When lifecycle is set to persistent, this will try reading from a stream of input. When the execution starts, it will try to read within the range of the interval with a latency time specified in delay

Example Job

{
"name" : "testing",
"workers" : 5,
"slicers" : 1,
"lifecycle" : "persistent",
"assets" : [
"elasticsearch"
],
"apis" : [
{
"_name": "elasticsearch_reader_api",
"index": "test_index",
"date_field_name": "created",
"delay": "1m",
"interval": "1m",
"_connection": "es-1"
}
],
"operations" : [
{
"_op": "elasticsearch_reader",
"_api_name" : "elasticsearch_reader_api"
},
{
"_op": "noop"
}
]
}

Here is a representation of when a job starts, how the internal clock of the reader is calculated with the interval and delay parameters

// this is the server start time of the job
const currentExecutionTime = "2020-08-04T16:30:00"

// with the minute delay and the interval of 1m, this is where we start
const startRange = "2020-08-04T14:30:00";
const endRange = "2020-08-04T15:30:00";

// after 1 min passes in server time, the end is increased by the interval
const currentExecutionTime = "2020-08-04T17:30:00"

// We are always behind the current time - delay
const endRange = "2020-08-04T16:30:00";

Hinting the algorithm to optimize performance

By default the reader will do its best to quickly slice the data down to a reasonable size however sometimes really large jobs can use a few hints to run more efficiently.

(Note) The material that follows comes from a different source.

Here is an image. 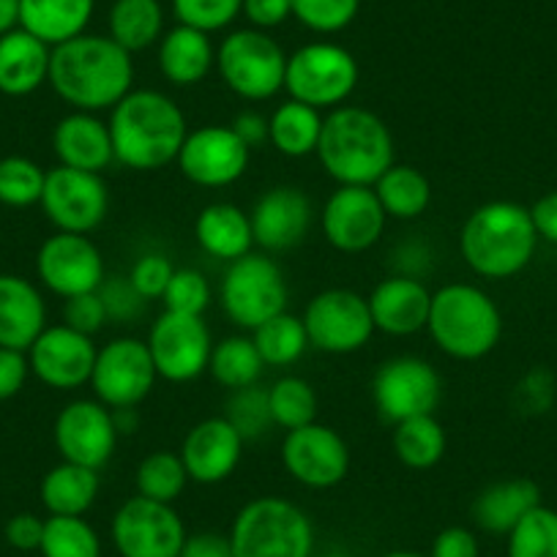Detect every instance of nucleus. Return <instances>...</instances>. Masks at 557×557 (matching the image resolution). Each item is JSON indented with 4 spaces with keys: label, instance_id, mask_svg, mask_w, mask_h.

If the record's date allow, changing the interval and time_resolution allows more fine grained control.

The example job will try to read in 1 minute chunks, and if it needs make smaller chunks, it can chunk at the millisecond resolution.

Example Job

{
"name" : "testing",
"workers" : 5,
"slicers" : 1,
"lifecycle" : "once",
"assets" : [
"elasticsearch"
],
"apis" : [
{
"_name": "elasticsearch_reader_api",
"index": "test_index",
"date_field_name": "created",
"time_resolution": "ms",
"interval": "1m",
"_connection": "es-1"
}
],
"operations" : [
{
"_op": "elasticsearch_reader",
"_api_name" : "elasticsearch_reader_api"
},
{
"_op": "noop"
}
]
}

Parameters

ConfigurationDescriptionTypeNotes
_opName of operation, it must reflect the exact name of the fileStringrequired
_api_nameName of api used for s3_readerStringrequired

In elasticsearch_assets v5, teraslice apis must be set within the job configuration. Teraslice will no longer automatically setup the api for you. All fields related to the api that were previously allowed on the operation config must be specified in the api config. Configurations for the api should no longer be set on the operation as they will be ignored. The api's _name must match the operation's _api_name.